[Quoted passage]:
* * * *

Re: [PATCH 1/2] mm/mprotect: Call arch_validate_prot under mmap_lock and with length

From: Khalid Aziz <khalid.aziz@oracle.com>
To: Catalin Marinas <catalin.marinas@arm.com>
Cc: Jann Horn <jannh@google.com>,
	linuxppc-dev@lists.ozlabs.org, linux-kernel@vger.kernel.org,
	Christoph Hellwig <hch@infradead.org>,
	linux-mm@kvack.org, Paul Mackerras <paulus@samba.org>,
	sparclinux@vger.kernel.org,
	Anthony Yznaga <anthony.yznaga@oracle.com>,
	Andrew Morton <akpm@linux-foundation.org>,
	Will Deacon <will@kernel.org>,
	"David S. Miller" <davem@davemloft.net>,
	linux-arm-kernel@lists.infradead.org
Subject: Re: [PATCH 1/2] mm/mprotect: Call arch_validate_prot under mmap_lock and with length
Date: Wed, 14 Oct 2020 15:21:16 -0600	[thread overview]
Message-ID: <e4c2c56b-3dbe-73dd-ea72-a5378de7de6a@oracle.com> (raw)
In-Reply-To: <20201013091638.GA10778@gaia>

On 10/13/20 3:16 AM, Catalin Marinas wrote:
> On Mon, Oct 12, 2020 at 01:14:50PM -0600, Khalid Aziz wrote:
>> On 10/12/20 11:22 AM, Catalin Marinas wrote:
>>> On Mon, Oct 12, 2020 at 11:03:33AM -0600, Khalid Aziz wrote:
>>>> On 10/10/20 5:09 AM, Catalin Marinas wrote:
>>>>> On Wed, Oct 07, 2020 at 02:14:09PM -0600, Khalid Aziz wrote:
>>>>>> On 10/7/20 1:39 AM, Jann Horn wrote:
>>>>>>> arch_validate_prot() is a hook that can validate whether a given set of
>>>>>>> protection flags is valid in an mprotect() operation. It is given the set
>>>>>>> of protection flags and the address being modified.
>>>>>>>
>>>>>>> However, the address being modified can currently not actually be used in
>>>>>>> a meaningful way because:
>>>>>>>
>>>>>>> 1. Only the address is given, but not the length, and the operation can
>>>>>>>    span multiple VMAs. Therefore, the callee can't actually tell which
>>>>>>>    virtual address range, or which VMAs, are being targeted.
>>>>>>> 2. The mmap_lock is not held, meaning that if the callee were to check
>>>>>>>    the VMA at @addr, that VMA would be unrelated to the one the
>>>>>>>    operation is performed on.
>>>>>>>
>>>>>>> Currently, custom arch_validate_prot() handlers are defined by
>>>>>>> arm64, powerpc and sparc.
>>>>>>> arm64 and powerpc don't care about the address range, they just check the
>>>>>>> flags against CPU support masks.
>>>>>>> sparc's arch_validate_prot() attempts to look at the VMA, but doesn't take
>>>>>>> the mmap_lock.
>>>>>>>
>>>>>>> Change the function signature to also take a length, and move the
>>>>>>> arch_validate_prot() call in mm/mprotect.c down into the locked region.
>>>>> [...]
>>>>>> As Chris pointed out, the call to arch_validate_prot() from do_mmap2()

* * * *

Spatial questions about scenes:

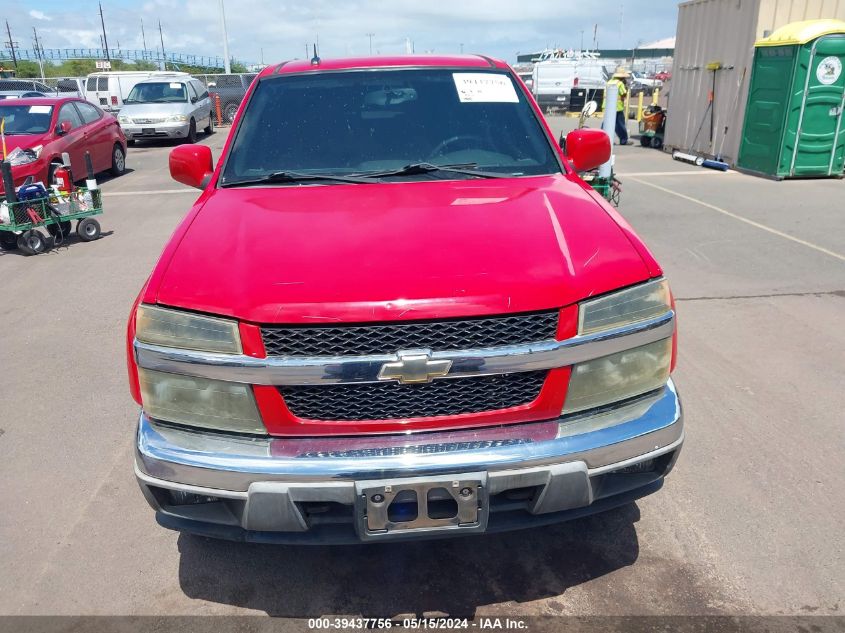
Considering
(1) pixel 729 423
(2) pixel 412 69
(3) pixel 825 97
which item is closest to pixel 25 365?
(2) pixel 412 69

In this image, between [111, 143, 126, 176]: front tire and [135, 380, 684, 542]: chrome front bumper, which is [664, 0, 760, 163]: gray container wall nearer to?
[111, 143, 126, 176]: front tire

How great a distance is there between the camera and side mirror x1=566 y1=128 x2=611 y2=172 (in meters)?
3.74

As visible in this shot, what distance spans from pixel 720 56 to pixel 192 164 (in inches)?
500

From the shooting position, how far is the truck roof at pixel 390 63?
149 inches

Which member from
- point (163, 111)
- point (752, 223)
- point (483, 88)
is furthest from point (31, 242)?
point (163, 111)

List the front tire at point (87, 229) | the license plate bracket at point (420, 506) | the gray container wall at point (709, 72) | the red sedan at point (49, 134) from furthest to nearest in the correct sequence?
the gray container wall at point (709, 72), the red sedan at point (49, 134), the front tire at point (87, 229), the license plate bracket at point (420, 506)

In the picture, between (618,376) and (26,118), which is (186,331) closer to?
(618,376)

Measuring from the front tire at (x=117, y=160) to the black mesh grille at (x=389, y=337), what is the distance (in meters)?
13.0

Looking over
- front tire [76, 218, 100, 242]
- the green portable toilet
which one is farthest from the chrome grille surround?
the green portable toilet

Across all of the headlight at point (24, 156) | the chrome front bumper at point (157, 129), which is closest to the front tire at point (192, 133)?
the chrome front bumper at point (157, 129)

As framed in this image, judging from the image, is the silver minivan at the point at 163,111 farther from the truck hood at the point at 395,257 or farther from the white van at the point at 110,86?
the truck hood at the point at 395,257

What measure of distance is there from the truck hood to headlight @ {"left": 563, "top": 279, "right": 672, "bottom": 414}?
0.18ft

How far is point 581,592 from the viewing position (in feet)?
8.57

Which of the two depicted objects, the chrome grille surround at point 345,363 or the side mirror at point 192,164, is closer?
the chrome grille surround at point 345,363
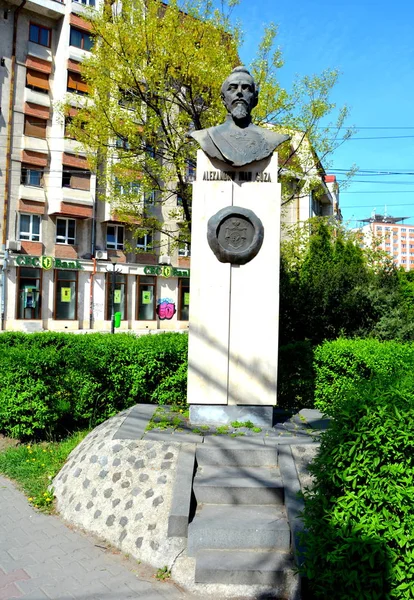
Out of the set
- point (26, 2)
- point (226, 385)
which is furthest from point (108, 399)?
point (26, 2)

* * * *

[Prompt 1]: In the thread, which architectures define their own arch_validate_prot() handlers?
[Prompt 2]: Transcribe the part of the thread starting with "In-Reply-To: <20201013091638.GA10778@gaia>" and going on through "address being modified.".
The data above isn't needed for this.

[Full response 1]: arm64, powerpc and sparc.

[Full response 2]:
In-Reply-To: <20201013091638.GA10778@gaia>

On 10/13/20 3:16 AM, Catalin Marinas wrote:
> On Mon, Oct 12, 2020 at 01:14:50PM -0600, Khalid Aziz wrote:
>> On 10/12/20 11:22 AM, Catalin Marinas wrote:
>>> On Mon, Oct 12, 2020 at 11:03:33AM -0600, Khalid Aziz wrote:
>>>> On 10/10/20 5:09 AM, Catalin Marinas wrote:
>>>>> On Wed, Oct 07, 2020 at 02:14:09PM -0600, Khalid Aziz wrote:
>>>>>> On 10/7/20 1:39 AM, Jann Horn wrote:
>>>>>>> arch_validate_prot() is a hook that can validate whether a given set of
>>>>>>> protection flags is valid in an mprotect() operation. It is given the set
>>>>>>> of protection flags and the address being modified.